At a larger scale, Dask can be used to parallelize computation over multiple
machine or "nodes". Dask can even parallelize the code marked with @numba.jit(nogil=True)
to multiple threads in a machine, but it does not itself bypass the GIL.
Dask¶
Dask is a Python library for parallel and distributed computing. Dask supports arrays, dataframes, Python objects, as well as tasks on computer clusters and nodes. The API of Dask is very similar to that of NumPy, Pandas, and plain Python, allowing users to quickly parallelize their implementations. Let's create a dummy dataframe using dask.
import dask
df = dask.datasets.make_people() # returns a dask "bag"
df = df.to_dataframe()
df
The computation gave us a dask object and not the actual answer. Why is that?
Displaying the dataframe just displays the metadata of the variable, and not any
data. This is because of the "lazy" nature of dask. Dask has "lazy" execution,
which means that it will store the operations on the data and
create a task graph for the same, but will not execute the operations until a
user explicitly asks for the result. The metadata specifies npartitions=10
,
which means that the dataframe is split into 10 parts that will be accessed parallely.
We can explicitly tell dask to give us the dataframe values using .compute()
.
df.compute()
We can now perform pandas like operation on our dataframe and let dask create a task graph for the same.
new_df = df.groupby("occupation").age.max()
new_df
Instead of computing, let's visualize the task graph.
dask.visualize(new_df, filename="visualization.png")
We can see that the task graph starts with 10 independent branches because our dataframe was split into 10 partitions at the start.
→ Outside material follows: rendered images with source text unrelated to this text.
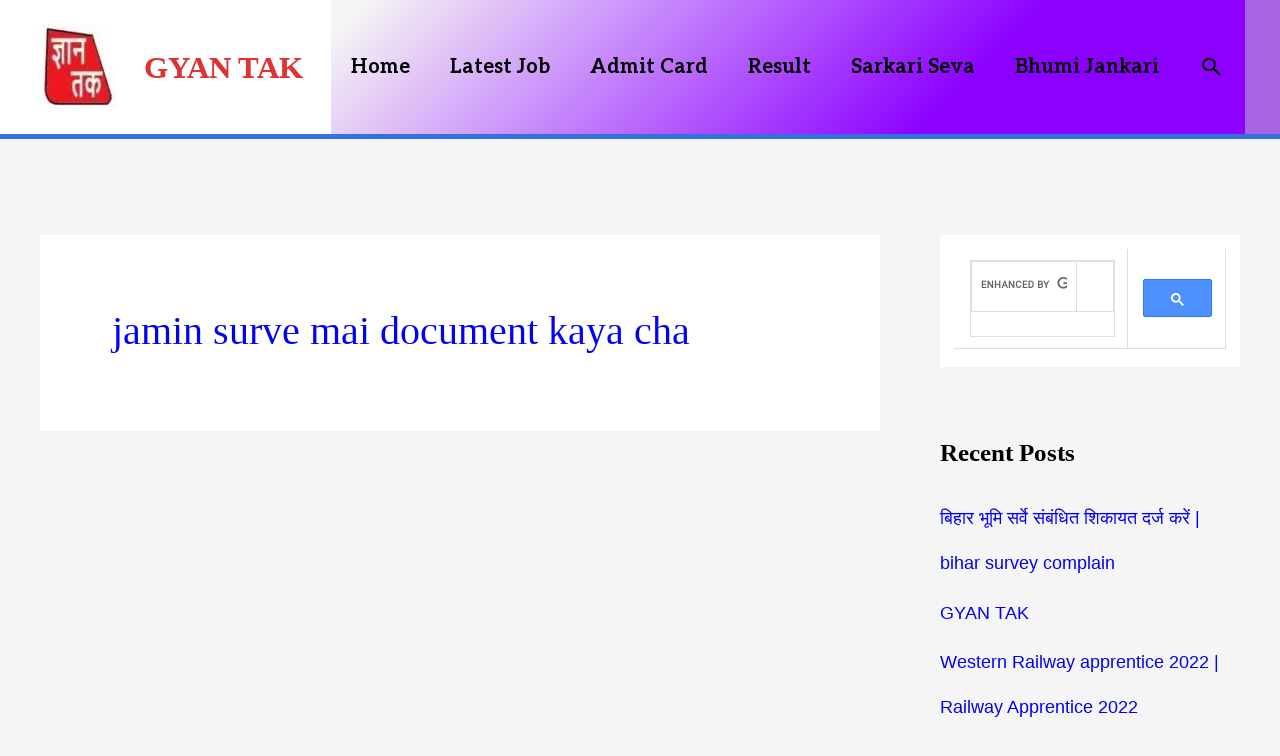

--- FILE ---
content_type: text/html; charset=utf-8
request_url: https://www.google.com/recaptcha/api2/aframe
body_size: 91
content:
<!DOCTYPE HTML><html><head><meta http-equiv="content-type" content="text/html; charset=UTF-8"></head><body><script nonce="XINRKQSNoyKudOTIrjQi_g">/** Anti-fraud and anti-abuse applications only. See google.com/recaptcha */ try{var clients={'sodar':'https://pagead2.googlesyndication.com/pagead/sodar?'};window.addEventListener("message",function(a){try{if(a.source===window.parent){var b=JSON.parse(a.data);var c=clients[b['id']];if(c){var d=document.createElement('img');d.src=c+b['params']+'&rc='+(localStorage.getItem("rc::a")?sessionStorage.getItem("rc::b"):"");window.document.body.appendChild(d);sessionStorage.setItem("rc::e",parseInt(sessionStorage.getItem("rc::e")||0)+1);localStorage.setItem("rc::h",'1768988510816');}}}catch(b){}});window.parent.postMessage("_grecaptcha_ready", "*");}catch(b){}</script></body></html>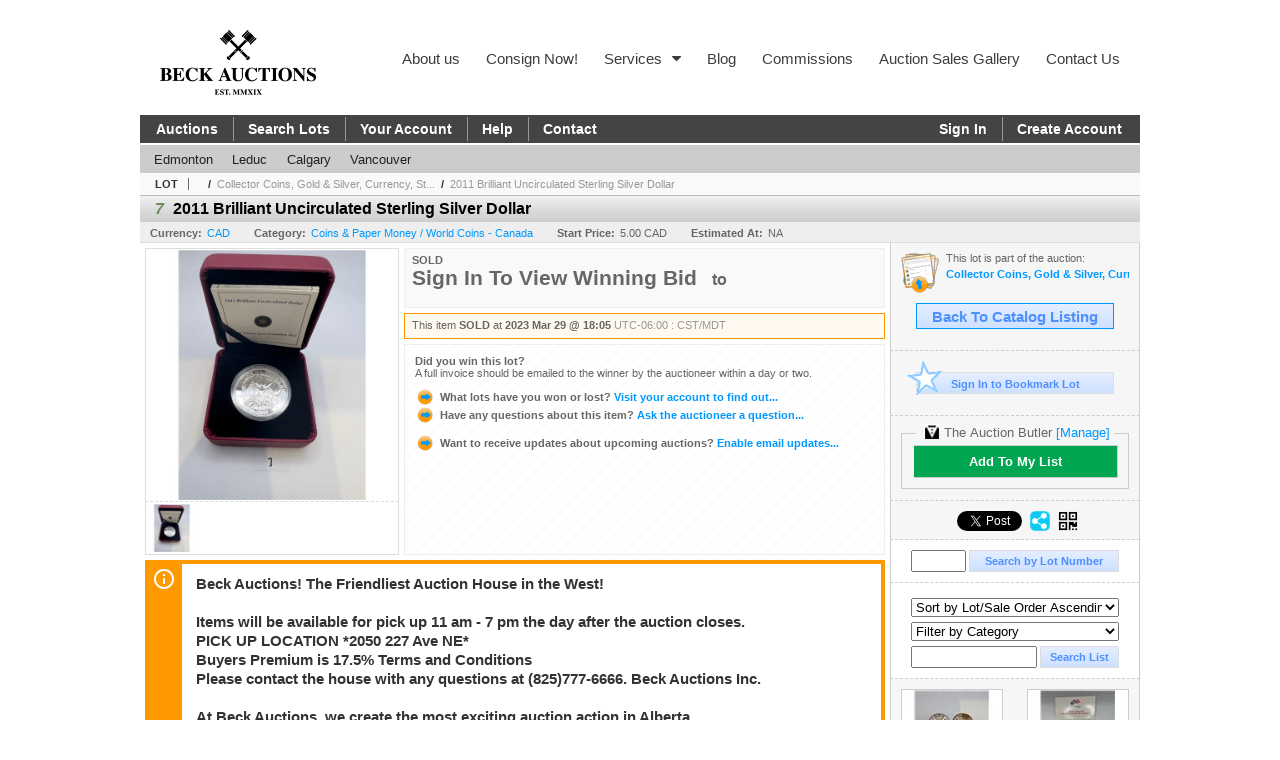

--- FILE ---
content_type: text/css
request_url: https://bid.beckauctions.com/s/199/css/s.min.2512301652.css
body_size: 897
content:
html,body{background-color:#fff;text-align:center;font-family:arial,verdana,helvetica;font-size:12pt}#master{width:1000px;margin:0 auto}#header{text-align:left;font-size:36px;padding:10px 20px 20px}#mainmenu{padding:6px 0 6px 5px;background-color:#444;font-size:14px;font-weight:bold;text-align:left;color:#fff}#mainmenu a{margin:0 3px;padding:4px 15px 4px 8px;color:#fff;text-decoration:none}#mainmenu a:hover{color:#f90}#mainmenu .username{font-weight:normal}#mainmenu .login{float:right;height:16px;text-align:right}#mainmenu .sepR{border-right:solid 1px #999}#content{margin:0 auto;padding-bottom:40px;font-weight:bold;font-size:10pt}#footer{color:#999;text-align:left;font-size:12px;line-height:1.5;border-top:solid 1px #ccc}#footer a{color:#666;text-decoration:none;font-weight:bold}#footer a:hover{color:#f90}#footer_menu{margin:0 auto;padding:5px;text-align:center}#footer_menu a{margin-right:1em}#footer_info{padding:5px 0;font-weight:normal;text-align:center}#footer_poweredby{padding:15px;text-align:center}.cmain.pad_R{width:740px;padding-right:10px}.pageheading{background-position:0 -86px}.breadcrumbs{padding:5px 0 5px 15px;background-color:#f9f9f9;color:#333;background-image:none}.breadcrumbs span{color:#666}.breadcrumbs a:hover{color:#09f}.sidebox{border-right:solid 1px #ccc}.s-logo{display:inline-block;padding-top:20px}.s-logo img{width:156px}.s-nav{float:right;width:800px;text-align:right}.s-nav a{display:flex;padding:40px 8px;color:#3d3d3d;font-family:"Arial",Sans-serif;font-size:15px;font-weight:500;white-space:nowrap;text-decoration:none;transition:.4s}.s-nav>ul>li:first-child a{padding-left:0}.s-nav>ul>li:last-child a{padding-right:0}.s-nav>ul>li>a:hover{transform:translateY(8px);color:#54595f}.s-nav ul{list-style:none}.s-nav li{position:relative;display:inline-block}.s-nav .fa-caret-down{font-size:16px;line-height:1;padding:10px 0 10px 10px;margin-top:-10px;margin-bottom:-10px}.s-nav-sub,.s-nav-sub-sub{position:absolute;display:none;width:auto;top:auto;left:0;margin-left:0;margin-top:0;--min-width:10em;max-width:1000px;background-color:#f2f2f2}.s-nav-sub-sub{top:0;left:100%}.s-nav-sub li{display:block}.s-nav li:hover>.s-nav-sub{display:block}.s-nav-sub a{color:#000;padding:13px 20px}.s-nav-sub .fa-caret-right{padding-left:5em}.s-nav-sub a:hover{background-color:#ededed}.s-nav-sub li:hover .s-nav-sub-sub{display:block}.auctionslisting .row .location,.itemslisting .row .location{margin-bottom:10px;color:#000;text-transform:uppercase;font-weight:bold}.auctionslisting .row .location span{display:inline-block;border-radius:1em;padding:3px 4px 2px;background:#666;color:#fff}#p_auction .pageheadingsub{padding:.6em 0 .25em .75em}#p_auction .pageheadingsub .part a{font-size:1.35em}#p_auction .pageheadingsub .part [itemprop='addressLocality']{text-transform:uppercase;font-weight:bold}.s-citymenu{position:relative;list-style:none;margin:2px 0 0;padding:0 .25em;background-color:#ccc;text-align:left}.s-citymenu li{display:inline-block;margin:0;padding:0}.s-citymenu li a{display:inline-block;padding:.5em .75em;color:#222;text-decoration:none;font-size:13px;font-weight:normal}.s-citymenu li a:hover,.s-citymenu li a.is-selected,.s-citymenu:hover li a.is-selected:hover{color:#f90;background-color:#444}.s-citymenu:hover a.is-selected{color:#222;background-color:initial}

--- FILE ---
content_type: application/javascript
request_url: https://s3.amazonaws.com/uploads.liveauctiongroup.net/sites/199_beck/cities.json.js?v=639027619332509102&callback=cbBeckCityMenu&_=1767165155707
body_size: 407
content:
cbBeckCityMenu([
    {
        href: "auctionlist.aspx?dv=1&ci=Edmonton&lo=1",
        text: "Edmonton"
    },
    {
        href: "auctionlist.aspx?dv=1&ci=Leduc&lo=1",
        text: "Leduc"
    },
    {
        href: "auctionlist.aspx?dv=1&ci=Calgary&lo=1",
        text: "Calgary"
    },
    {
        href: "auctionlist.aspx?dv=1&ci=Vancouver&lo=1",
        text: "Vancouver"
    },
]);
Let's compute the answer.
new_df.compute()
Similarly, one can peform such computations on arrays and selected Python data structures.
Dask support in Scientific Python ecosystem¶
Similar to the adoption of Numba in the scientific Python ecosystem, dask is being adopted at an increasing rate. Some examples include dask-awkward for ragged data computation, dask-histogram for parallel filling of histograms dask support in cuDF, for parallelizing CUDA dataframes, and dask-sql, a distributed SQL Engine.
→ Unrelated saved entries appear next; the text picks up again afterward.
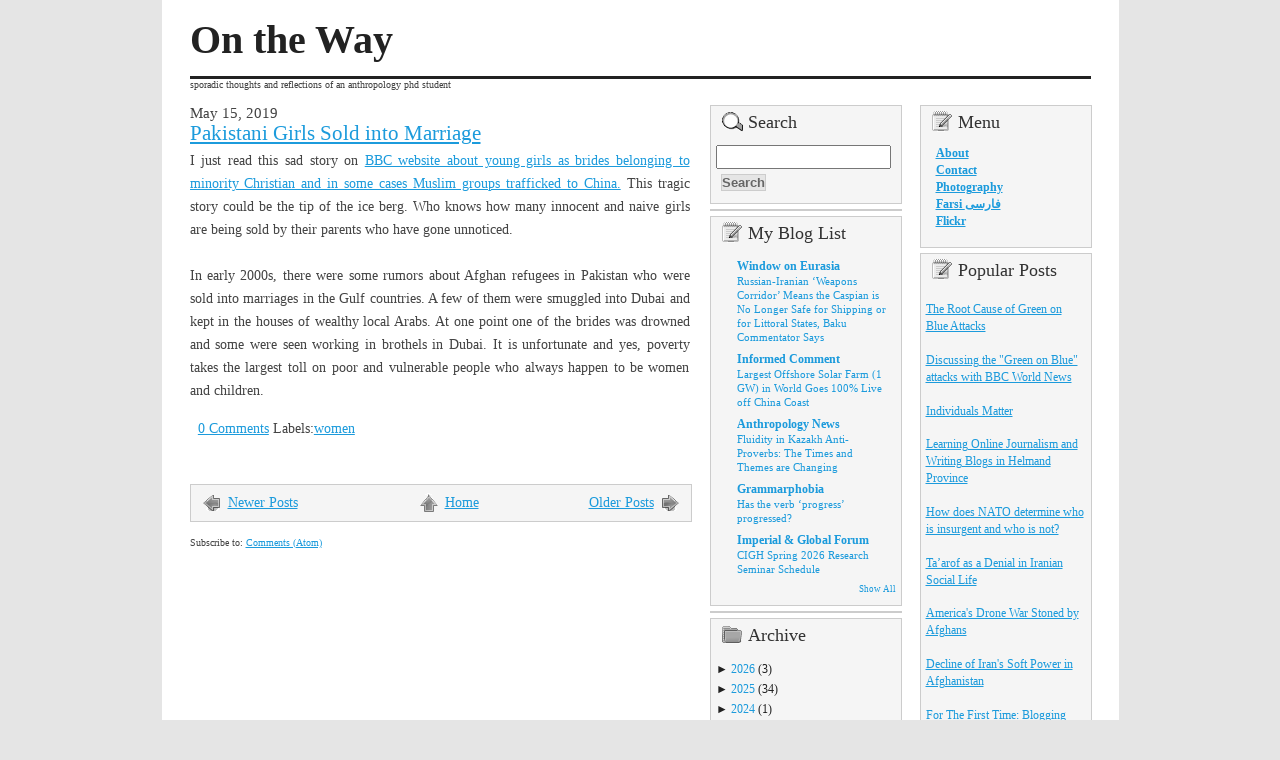

--- FILE ---
content_type: text/html; charset=utf-8
request_url: https://www.google.com/recaptcha/api2/aframe
body_size: 265
content:
<!DOCTYPE HTML><html><head><meta http-equiv="content-type" content="text/html; charset=UTF-8"></head><body><script nonce="hyGcZrh7y10g-LcbV8UhYA">/** Anti-fraud and anti-abuse applications only. See google.com/recaptcha */ try{var clients={'sodar':'https://pagead2.googlesyndication.com/pagead/sodar?'};window.addEventListener("message",function(a){try{if(a.source===window.parent){var b=JSON.parse(a.data);var c=clients[b['id']];if(c){var d=document.createElement('img');d.src=c+b['params']+'&rc='+(localStorage.getItem("rc::a")?sessionStorage.getItem("rc::b"):"");window.document.body.appendChild(d);sessionStorage.setItem("rc::e",parseInt(sessionStorage.getItem("rc::e")||0)+1);localStorage.setItem("rc::h",'1768952077743');}}}catch(b){}});window.parent.postMessage("_grecaptcha_ready", "*");}catch(b){}</script></body></html>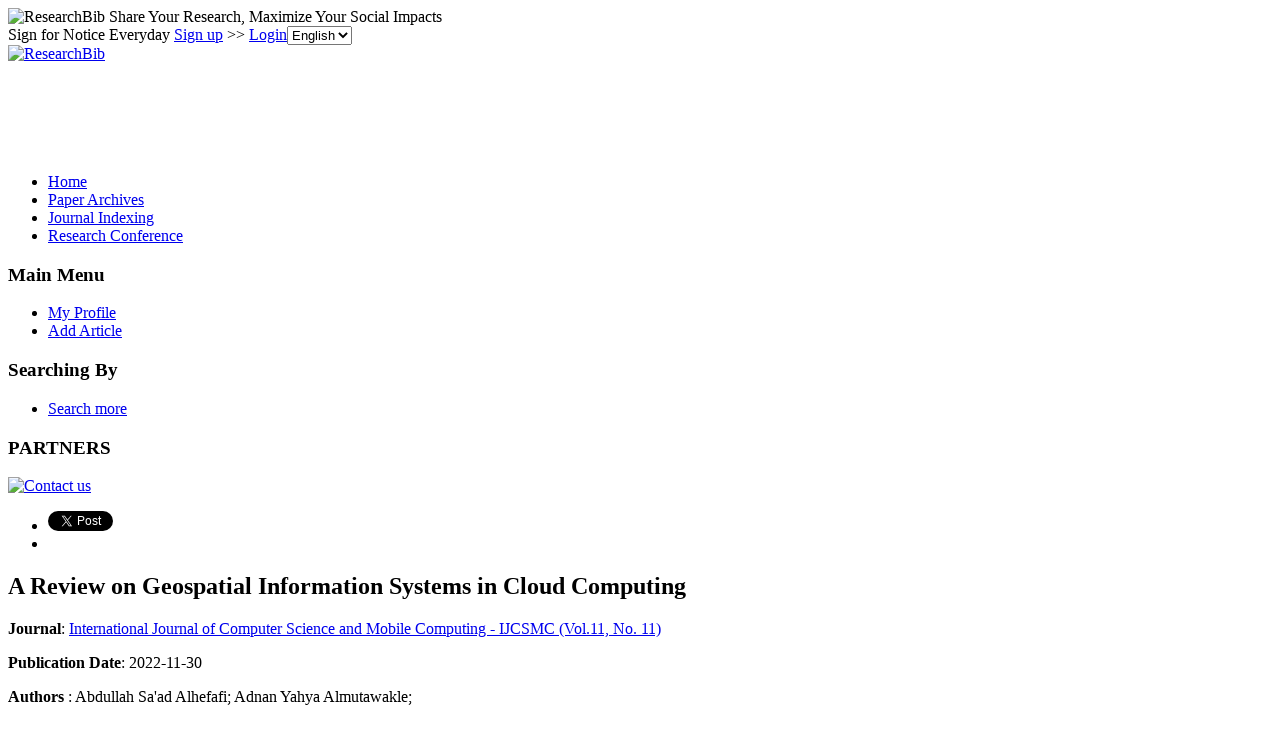

--- FILE ---
content_type: text/html; charset=utf-8
request_url: https://www.google.com/recaptcha/api2/aframe
body_size: 269
content:
<!DOCTYPE HTML><html><head><meta http-equiv="content-type" content="text/html; charset=UTF-8"></head><body><script nonce="NMGqOtxyGX5W26yCiKLTOw">/** Anti-fraud and anti-abuse applications only. See google.com/recaptcha */ try{var clients={'sodar':'https://pagead2.googlesyndication.com/pagead/sodar?'};window.addEventListener("message",function(a){try{if(a.source===window.parent){var b=JSON.parse(a.data);var c=clients[b['id']];if(c){var d=document.createElement('img');d.src=c+b['params']+'&rc='+(localStorage.getItem("rc::a")?sessionStorage.getItem("rc::b"):"");window.document.body.appendChild(d);sessionStorage.setItem("rc::e",parseInt(sessionStorage.getItem("rc::e")||0)+1);localStorage.setItem("rc::h",'1768698406827');}}}catch(b){}});window.parent.postMessage("_grecaptcha_ready", "*");}catch(b){}</script></body></html>

--- FILE ---
content_type: application/x-javascript
request_url: https://recommend.researchbib.com/?category=paper&id=28972&title=A+Review+on+Geospatial+Information+Systems+in+Cloud+Computing
body_size: 872
content:
document.write('<ol class="list green"><!--font color="red">You may be interested </font--><li><a href="http://paper.researchbib.com/view/paper/366939">Digital Transformation with AI/ML &amp; Cybersecurity</a></li><li><a href="http://paper.researchbib.com/view/paper/277708">CYBERSECURITY AS AN ACCELERATION FACTOR OF THE DIGITAL TRANSFORMATION OF UKRAINE’S ECONOMY</a></li><li><a href="http://paper.researchbib.com/view/paper/349670">DIGITAL TRANSFORMATION FOR HIGHER EDUCATIONAL INSTITUTIONS – A CRITICAL EVALUATION OF PROCESSES &amp; METHODS TO BE ADOPTED IN DIGITAL TRANSFORMATION</a></li><li><a href="http://paper.researchbib.com/view/paper/268216">CYBERSECURITY AS A FUNDAMENTAL ELEMENT OF THE DIGITAL ECONOMY</a></li><li><a href="http://paper.researchbib.com/view/paper/366460">Five Key Steps Realize the Digital Transformation Value and Ensure a Successful SAP HANA Transformation in Global Organizations</a></li></ol>')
GPU accelerated computing in Python¶
The last method for speeding up Python that we will look at is running your code on GPUs instead of CPUs. GPUs are specifically built to speed up computational tasks such as doing linear algebra or experimenting with computer graphics. Support for GPUs can be provided by writing custom kernels or by using Pythonic GPU libraris such as CuPy.
CuPy¶
CuPy is an array-based library enabling Python code to be scaled to GPUs. CuPy's
API is very similar to NumPy and SciPy, and it was built as their extension to
GPUs. There are a few differences in the API, and even a few missing functions,
but it is actively developed and in a stable state. CuPy requires CUDA or
AMD ROCm to be installed on your machine. After the installation, majority of
the NumPy and SciPy scripts can be converted to CuPy by just replacing numpy
and scipy
with cupy
.
import cupy as cp
print(cp.cuda.runtime.getDeviceCount()) # check if CuPy identifies the CUDA GPU
x = cp.arange(6).reshape(2, 3).astype('f')
y = cp.arange(6).reshape(2, 3).astype('f')
result = x + y
The code is not executed in this lesson as the service where these lessons are built do not posses a GPU.
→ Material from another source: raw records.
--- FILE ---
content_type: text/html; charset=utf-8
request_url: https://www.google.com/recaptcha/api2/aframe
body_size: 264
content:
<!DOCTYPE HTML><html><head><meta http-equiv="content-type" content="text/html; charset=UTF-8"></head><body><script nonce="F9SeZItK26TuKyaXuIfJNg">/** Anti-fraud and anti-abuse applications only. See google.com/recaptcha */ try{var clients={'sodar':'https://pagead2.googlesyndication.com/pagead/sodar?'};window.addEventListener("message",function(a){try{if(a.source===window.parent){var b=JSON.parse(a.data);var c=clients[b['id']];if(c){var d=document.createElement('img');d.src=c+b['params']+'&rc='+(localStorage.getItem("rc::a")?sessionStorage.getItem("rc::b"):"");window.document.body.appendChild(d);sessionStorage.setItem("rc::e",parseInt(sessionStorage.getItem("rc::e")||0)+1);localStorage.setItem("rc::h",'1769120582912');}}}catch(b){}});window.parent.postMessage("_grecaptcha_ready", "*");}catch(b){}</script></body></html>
CuPy support in Scientific Python ecosystem¶
Similar to Numba and Dask, CuPy is being adopted in multiple scientific libraries to provide GPU capabilities to the users. Dask along with its exosystem libraries, such as dask-image provide CuPy and GPU support. Similarly, packages like Awkward Array, cupy-xarray, and pyxem use CuPy internally to offer GPU support.
Writing custom GPU kernels and binding them to Python¶
Some Python libraries write their own custom kernels to provide GPU support to the users. For instance, cuDF uses libcudf, a C++/CUDA dataframe library to provide GPU support for dataframes in Python. Similarly, Tensorflow and PyTorch have their own GPU kernels and they do not depend on CuPy to run their code on GPUs. One can even write custom GPU kernels in CuPy, and libraries like Awkward Array leverage that for ragged data computation.